Late in the day – probably too late in the day – we have woken up to ash die-back (Chalara fraxinea). Indeed, at last government seems to be taking tree diseases in general more seriously. However, if we fall into panic mode then we could come up with a whole host of “cures” that are far worse than the disease.
The first reaction was to cut and burn infected trees. This could only possibly work if the disease had not progressed far. If caught in time, with just a few trees affected, then there could have been a policy of cutting infected trees and also removing trees in the vicinity in order to prevent spread.
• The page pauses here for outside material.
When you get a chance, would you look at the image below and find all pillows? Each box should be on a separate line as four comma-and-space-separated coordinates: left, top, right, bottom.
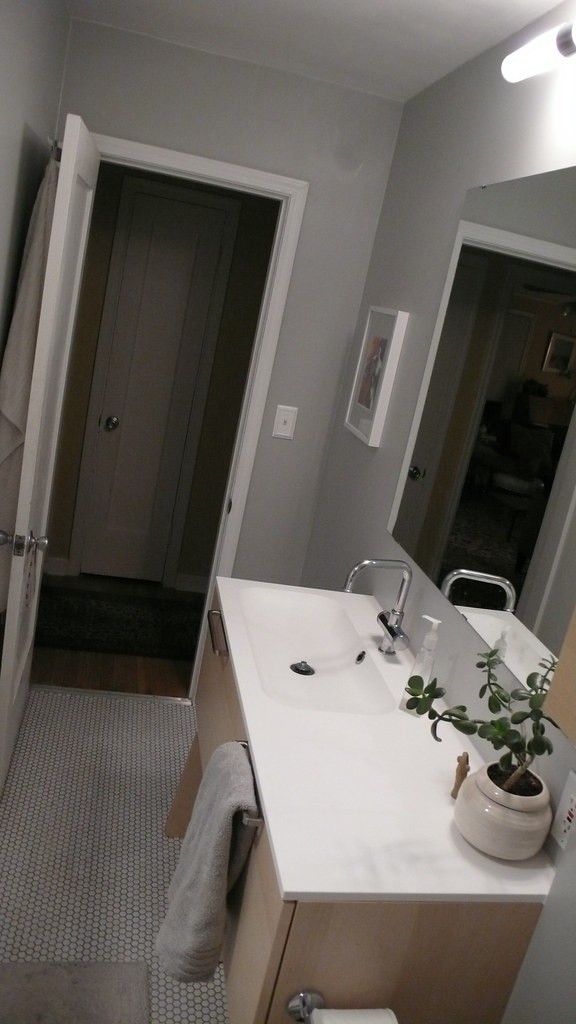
509, 422, 554, 470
Increasingly, however, the evidence seems to indicate that the disease is now established in the wider countryside, and that spores may be spreading on the wind. The genie may now be out of the bottle. Far from helping, a slash and burn approach now may be counter-productive. Some of our ash trees may have resistance to the disease. If we destroy all ash trees in sight then any new race of resistant ash trees will never emerge. Acres of dead ash trees, killed by the disease, will be bad enough, but a scorched-earth landscape with no chance of ash tree recovery will be far worse.
We are now also seeing the emergence of some most bizarre ideas for a “cure”. Recent news reports suggests that “scientists” have come up with a “cure” and it is only “red tape” that is holding things up. This cure is the aerial spraying of a solution of copper sulphate and nutrients, presented as a modern answer that just requires fast-tracking through trials.
On the contrary, the use of copper sulphate as an anti fungal agent is centuries old – throwing it out of an aeroplane does not make it a new cure and goodness knows what any “trial” might show that we don’t already know! This is a highly damaging broad-spectrum fungus-killer. It will kill a wide range of fungi, could well persist in the soil and might fundamentally damage woodland ecosystems. Our under-rated fungi are the engines of woodland ecology. They recycle all the nutrients, form soil and enable plants to grow. Without them our environment would simply not work. Tipping chemicals into woods in the hope of curing ash die-back is about as likely to be helpful as is randomly jamming a screwdriver into the back of a computer. Indeed it is quite possible that we are seeing an increase in diseases because our fungal flora is already unhealthy. The broad-spectrum killing of more fungi is not the answer.
This underlines the point that government needs to take proper advice on this subject from people who know something about woodland ecology. They should not simply fall for any wacky knee-jerk reaction.
In the end I suspect that the only sensible course now is to let nature take its course and try to encourage a new generation of resistant ash trees.